Belfast Telegraph

Why Rory McIlroy was right to speak out when vulgar verbal abuse became par for the course

No one should be harangued at work, whether millionaire golfer or bus driver

'The treatment of Rory McIlroy was a disgrace. Quite why being superlatively good at something means that members of 'the paying public' have a right to abuse, threaten and ridicule is beyond me'
'The treatment of Rory McIlroy was a disgrace. Quite why being superlatively good at something means that members of 'the paying public' have a right to abuse, threaten and ridicule is beyond me'
Gail Walker

By Gail Walker

When I wrote last week about Poldark's Aidan Turner rounding on fans who were disrupting filming of the Cornish potboiler, it was really with no more than a wry sense of the attention fame can bring to actors on the one hand and the mischief it can seem to license among the public on the other.

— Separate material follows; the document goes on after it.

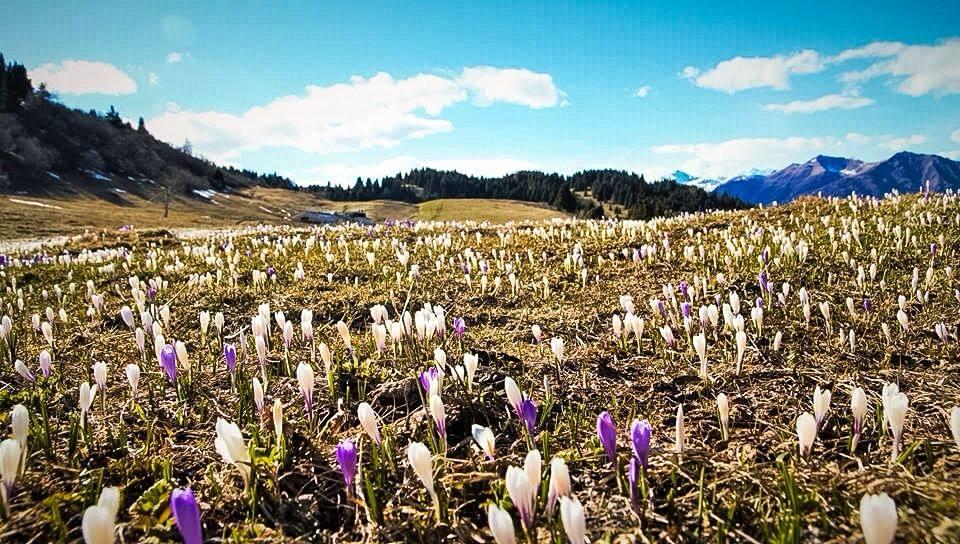 7 fiori di montagna che dovresti proprio conoscere  I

One wouldn't have imagined that the past weekend would have presented extreme verbal abuse, so sustained as to be almost classifiable as stalking, and on prime time TV to boot.

But this was no pitch invasion by football's Great Unwashed, or the slurring jeers and exposed hairy armpits of the massed ranks of darts fans at the Ally Pally. Oh no. This was the Ryder Cup.

Where we had all perhaps been embarrassed by Danny Willett's brother's - I know, a double Who He? there - comments in an article about the loutish behaviour of US golf fans, no one really expected that roundly-condemned piece to be practically prophetic when it came to the closing stages of what they bill as "golf's greatest rivalry".

The treatment of Rory McIlroy was a disgrace.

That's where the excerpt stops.